Schließlich ist die Bewertung der Bevölkerungsexposition kein Maß für tatsächliche oder potenzielle zivile Opfer. Diese Bevölkerungsschätzungen stammen aus der Zeit vor dem jüngsten Konflikt in Gaza und viele Zivilisten sind geflohen. Bei den betroffenen Bevölkerungszahlen handelt es sich um eine grobe Schätzung der Anzahl der Menschen, die zuvor in Gebieten lebten, die jetzt wahrscheinlich beschädigt oder zerstört sind.

Zugriff auf das Tool

Die Gaza Damage Proxy Map verwendet zuvor etablierte und getestete Methoden, um Schätzungen von Schäden an Gebäuden bereitzustellen. Die Daten werden etwa ein- bis zweimal pro Woche aktualisiert, wenn neue Satellitenbilder vom Sentinel-1-Satelliten erfasst werden. Es handelt sich also um einen kumulierten Schaden seit dem 10. Oktober und nicht um einen Echtzeitschaden an Gebäuden.

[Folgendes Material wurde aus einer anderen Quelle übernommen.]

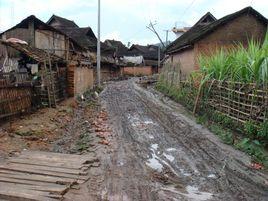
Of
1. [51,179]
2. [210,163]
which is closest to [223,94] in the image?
[210,163]

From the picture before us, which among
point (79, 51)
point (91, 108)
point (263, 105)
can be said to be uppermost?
point (79, 51)

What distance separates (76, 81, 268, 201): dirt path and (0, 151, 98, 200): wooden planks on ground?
1.18 ft

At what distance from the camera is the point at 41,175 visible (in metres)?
6.64

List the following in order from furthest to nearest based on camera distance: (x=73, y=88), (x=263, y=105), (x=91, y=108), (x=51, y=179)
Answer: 1. (x=73, y=88)
2. (x=91, y=108)
3. (x=263, y=105)
4. (x=51, y=179)

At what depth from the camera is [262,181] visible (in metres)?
7.04

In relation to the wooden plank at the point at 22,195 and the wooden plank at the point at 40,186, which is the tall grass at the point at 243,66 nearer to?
the wooden plank at the point at 40,186

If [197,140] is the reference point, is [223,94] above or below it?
above

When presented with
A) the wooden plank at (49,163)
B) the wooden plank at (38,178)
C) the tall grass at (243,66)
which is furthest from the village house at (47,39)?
the wooden plank at (38,178)

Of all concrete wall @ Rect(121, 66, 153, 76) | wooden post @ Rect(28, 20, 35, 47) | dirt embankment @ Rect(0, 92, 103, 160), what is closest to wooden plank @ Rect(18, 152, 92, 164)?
dirt embankment @ Rect(0, 92, 103, 160)

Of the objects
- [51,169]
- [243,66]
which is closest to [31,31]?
[243,66]

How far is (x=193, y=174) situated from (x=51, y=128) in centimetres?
643

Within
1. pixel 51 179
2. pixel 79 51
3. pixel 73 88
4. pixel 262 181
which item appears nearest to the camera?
pixel 51 179

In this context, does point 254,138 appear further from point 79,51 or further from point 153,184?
point 79,51

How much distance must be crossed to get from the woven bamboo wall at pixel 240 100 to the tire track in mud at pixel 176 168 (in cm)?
117
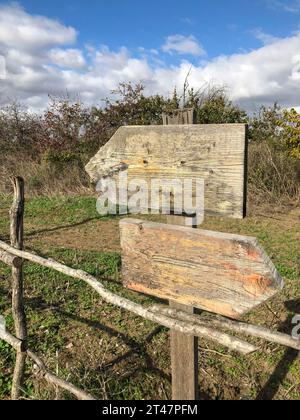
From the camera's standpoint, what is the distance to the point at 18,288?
105 inches

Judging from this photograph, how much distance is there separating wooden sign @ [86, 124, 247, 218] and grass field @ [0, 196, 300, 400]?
167cm

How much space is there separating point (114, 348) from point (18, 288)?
129cm

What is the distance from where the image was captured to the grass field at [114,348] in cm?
311

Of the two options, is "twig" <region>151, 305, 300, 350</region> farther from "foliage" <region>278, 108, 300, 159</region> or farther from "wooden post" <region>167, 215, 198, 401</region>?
"foliage" <region>278, 108, 300, 159</region>

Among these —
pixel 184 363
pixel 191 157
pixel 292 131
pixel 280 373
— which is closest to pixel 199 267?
pixel 191 157

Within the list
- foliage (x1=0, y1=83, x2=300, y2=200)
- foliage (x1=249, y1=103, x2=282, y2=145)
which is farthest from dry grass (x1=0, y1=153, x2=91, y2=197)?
foliage (x1=249, y1=103, x2=282, y2=145)

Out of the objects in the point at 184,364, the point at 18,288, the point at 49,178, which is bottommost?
the point at 184,364

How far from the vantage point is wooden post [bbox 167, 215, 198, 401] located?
217cm

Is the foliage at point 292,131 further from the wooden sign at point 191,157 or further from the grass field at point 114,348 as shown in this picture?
the wooden sign at point 191,157

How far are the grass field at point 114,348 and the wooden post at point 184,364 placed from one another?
2.12 ft

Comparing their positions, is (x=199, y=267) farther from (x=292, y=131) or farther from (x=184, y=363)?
(x=292, y=131)

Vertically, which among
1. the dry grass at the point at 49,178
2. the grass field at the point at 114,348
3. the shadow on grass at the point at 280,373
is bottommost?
the shadow on grass at the point at 280,373

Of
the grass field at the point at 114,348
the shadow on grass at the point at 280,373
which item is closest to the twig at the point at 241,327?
the grass field at the point at 114,348
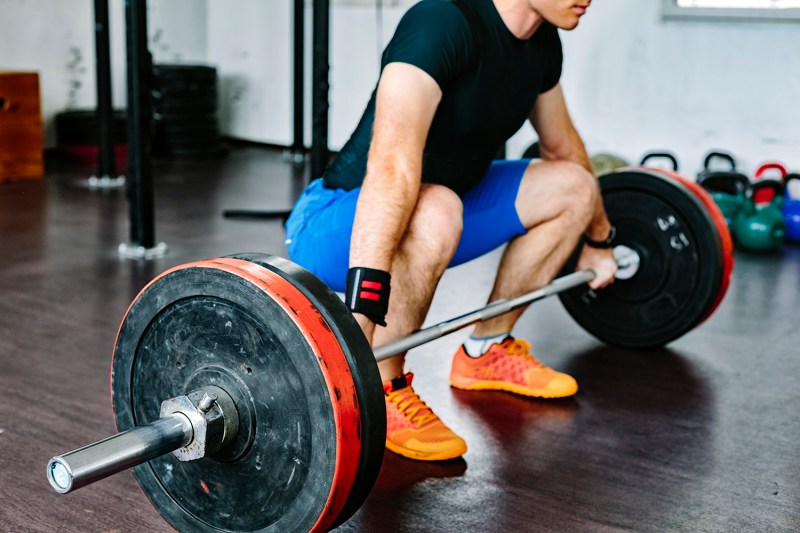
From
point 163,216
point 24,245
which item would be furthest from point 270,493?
point 163,216

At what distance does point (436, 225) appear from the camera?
5.21 feet

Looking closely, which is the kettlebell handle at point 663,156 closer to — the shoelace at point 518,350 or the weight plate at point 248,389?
the shoelace at point 518,350

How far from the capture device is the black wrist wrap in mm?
1364

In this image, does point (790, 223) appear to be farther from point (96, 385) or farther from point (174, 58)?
point (174, 58)

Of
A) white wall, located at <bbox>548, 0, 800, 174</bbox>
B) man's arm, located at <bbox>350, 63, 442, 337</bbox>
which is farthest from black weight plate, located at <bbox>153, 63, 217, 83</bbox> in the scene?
man's arm, located at <bbox>350, 63, 442, 337</bbox>

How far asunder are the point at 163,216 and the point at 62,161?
1631mm

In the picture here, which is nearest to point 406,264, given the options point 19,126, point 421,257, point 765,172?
point 421,257

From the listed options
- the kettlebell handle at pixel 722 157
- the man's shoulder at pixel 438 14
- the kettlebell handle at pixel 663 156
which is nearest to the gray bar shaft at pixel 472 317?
the man's shoulder at pixel 438 14

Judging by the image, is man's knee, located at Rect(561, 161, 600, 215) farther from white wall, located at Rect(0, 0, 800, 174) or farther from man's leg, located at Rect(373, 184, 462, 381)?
white wall, located at Rect(0, 0, 800, 174)

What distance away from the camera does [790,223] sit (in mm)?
3740

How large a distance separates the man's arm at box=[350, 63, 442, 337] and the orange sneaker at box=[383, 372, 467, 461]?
30 centimetres

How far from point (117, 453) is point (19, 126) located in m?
3.76

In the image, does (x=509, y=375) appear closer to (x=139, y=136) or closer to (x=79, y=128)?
(x=139, y=136)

Obwohl es sich bei den vom Tool bereitgestellten Informationen um Schätzungen handelt, sind sie für Forscher nützlich, um sich schnell einen Überblick über beschädigte Gebiete im Gazastreifen zu verschaffen.

Sie können auf die Gaza Damage Proxy Map zugreifen Hier.

Auf ein ähnliches Tool zur Schadensbewertung in der Ukraine nach der groß angelegten Invasion Russlands und in der Türkei nach dem Erdbeben zwischen der Türkei und Syrien am 6. Februar kann mit derselben Methodik zugegriffen werden Hier.